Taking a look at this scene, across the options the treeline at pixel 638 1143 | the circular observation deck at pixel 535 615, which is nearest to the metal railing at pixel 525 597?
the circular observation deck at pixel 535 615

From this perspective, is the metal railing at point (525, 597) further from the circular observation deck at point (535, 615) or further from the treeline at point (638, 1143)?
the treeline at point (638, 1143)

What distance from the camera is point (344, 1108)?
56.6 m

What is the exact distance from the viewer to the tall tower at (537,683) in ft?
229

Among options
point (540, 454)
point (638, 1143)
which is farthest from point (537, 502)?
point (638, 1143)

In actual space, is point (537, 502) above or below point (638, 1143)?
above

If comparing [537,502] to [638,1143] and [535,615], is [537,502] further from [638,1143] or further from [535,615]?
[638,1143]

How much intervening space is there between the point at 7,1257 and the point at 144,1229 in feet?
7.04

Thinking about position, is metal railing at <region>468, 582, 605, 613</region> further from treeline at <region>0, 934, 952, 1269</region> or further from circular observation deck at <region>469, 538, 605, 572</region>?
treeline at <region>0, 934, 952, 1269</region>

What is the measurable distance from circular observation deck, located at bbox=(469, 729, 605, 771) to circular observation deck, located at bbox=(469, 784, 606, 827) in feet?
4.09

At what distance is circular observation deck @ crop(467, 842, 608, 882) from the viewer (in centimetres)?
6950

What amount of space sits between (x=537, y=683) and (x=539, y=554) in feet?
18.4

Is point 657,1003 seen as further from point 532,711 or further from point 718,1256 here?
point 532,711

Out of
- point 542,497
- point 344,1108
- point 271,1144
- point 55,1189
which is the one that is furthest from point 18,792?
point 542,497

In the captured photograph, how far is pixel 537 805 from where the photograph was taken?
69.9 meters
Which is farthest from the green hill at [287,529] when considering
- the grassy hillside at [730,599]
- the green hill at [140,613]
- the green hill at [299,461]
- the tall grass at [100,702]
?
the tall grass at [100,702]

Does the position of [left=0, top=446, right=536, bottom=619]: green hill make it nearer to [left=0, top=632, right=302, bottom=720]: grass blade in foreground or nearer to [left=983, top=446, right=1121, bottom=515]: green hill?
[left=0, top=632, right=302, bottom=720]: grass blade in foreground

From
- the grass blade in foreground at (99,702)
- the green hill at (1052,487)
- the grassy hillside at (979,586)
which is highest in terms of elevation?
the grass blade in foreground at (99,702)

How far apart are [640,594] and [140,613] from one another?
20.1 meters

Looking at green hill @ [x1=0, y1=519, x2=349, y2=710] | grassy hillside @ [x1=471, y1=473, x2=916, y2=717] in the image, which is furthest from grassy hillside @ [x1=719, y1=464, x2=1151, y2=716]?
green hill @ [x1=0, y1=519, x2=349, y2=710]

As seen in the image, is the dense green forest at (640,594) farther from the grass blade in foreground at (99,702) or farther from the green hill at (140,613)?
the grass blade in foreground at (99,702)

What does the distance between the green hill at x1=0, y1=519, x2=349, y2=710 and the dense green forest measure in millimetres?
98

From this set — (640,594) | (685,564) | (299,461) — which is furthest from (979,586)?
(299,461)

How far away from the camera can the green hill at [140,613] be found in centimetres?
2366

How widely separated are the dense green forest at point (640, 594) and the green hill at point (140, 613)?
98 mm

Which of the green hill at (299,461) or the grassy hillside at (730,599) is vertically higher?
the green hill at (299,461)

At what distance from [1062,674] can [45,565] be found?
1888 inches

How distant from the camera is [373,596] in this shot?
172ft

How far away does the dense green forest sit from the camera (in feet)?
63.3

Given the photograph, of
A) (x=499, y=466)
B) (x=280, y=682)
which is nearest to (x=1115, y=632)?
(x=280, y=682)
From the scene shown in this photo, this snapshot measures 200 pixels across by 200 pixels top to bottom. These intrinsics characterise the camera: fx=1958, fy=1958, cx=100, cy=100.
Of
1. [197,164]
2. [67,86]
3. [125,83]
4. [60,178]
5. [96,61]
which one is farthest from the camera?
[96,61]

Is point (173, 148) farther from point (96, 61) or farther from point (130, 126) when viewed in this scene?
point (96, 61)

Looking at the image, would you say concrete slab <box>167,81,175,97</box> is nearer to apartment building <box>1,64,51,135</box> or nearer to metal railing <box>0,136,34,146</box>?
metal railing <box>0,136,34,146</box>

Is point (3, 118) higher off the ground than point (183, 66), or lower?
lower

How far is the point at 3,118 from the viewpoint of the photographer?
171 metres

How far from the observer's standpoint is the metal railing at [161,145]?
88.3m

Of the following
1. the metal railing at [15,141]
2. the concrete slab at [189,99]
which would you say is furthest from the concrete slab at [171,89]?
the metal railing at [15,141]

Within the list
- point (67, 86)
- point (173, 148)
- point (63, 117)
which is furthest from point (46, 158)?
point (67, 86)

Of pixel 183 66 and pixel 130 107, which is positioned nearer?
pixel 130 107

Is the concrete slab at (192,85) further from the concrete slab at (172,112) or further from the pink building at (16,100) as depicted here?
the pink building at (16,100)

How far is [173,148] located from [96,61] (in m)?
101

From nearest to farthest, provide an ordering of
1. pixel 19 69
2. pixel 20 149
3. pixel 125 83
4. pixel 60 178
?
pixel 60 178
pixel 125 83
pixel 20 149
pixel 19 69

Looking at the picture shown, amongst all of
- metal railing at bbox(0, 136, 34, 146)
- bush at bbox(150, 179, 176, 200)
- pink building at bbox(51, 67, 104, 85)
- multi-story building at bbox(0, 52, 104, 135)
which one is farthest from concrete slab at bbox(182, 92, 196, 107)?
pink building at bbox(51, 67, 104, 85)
==================================================
Show every line of the records above that contains the word "camera".

What distance from the camera is point (344, 1108)?
How far away from the camera can the green hill at [140,613] be found in centimetres?
How distant from the camera is [373,596] in this shot?
How far away does the dense green forest sit from the camera (in feet)?
From the scene shown in this photo, this snapshot measures 200 pixels across by 200 pixels top to bottom. These intrinsics characterise the camera: fx=1958, fy=1958, cx=100, cy=100.
which one is farthest from the camera?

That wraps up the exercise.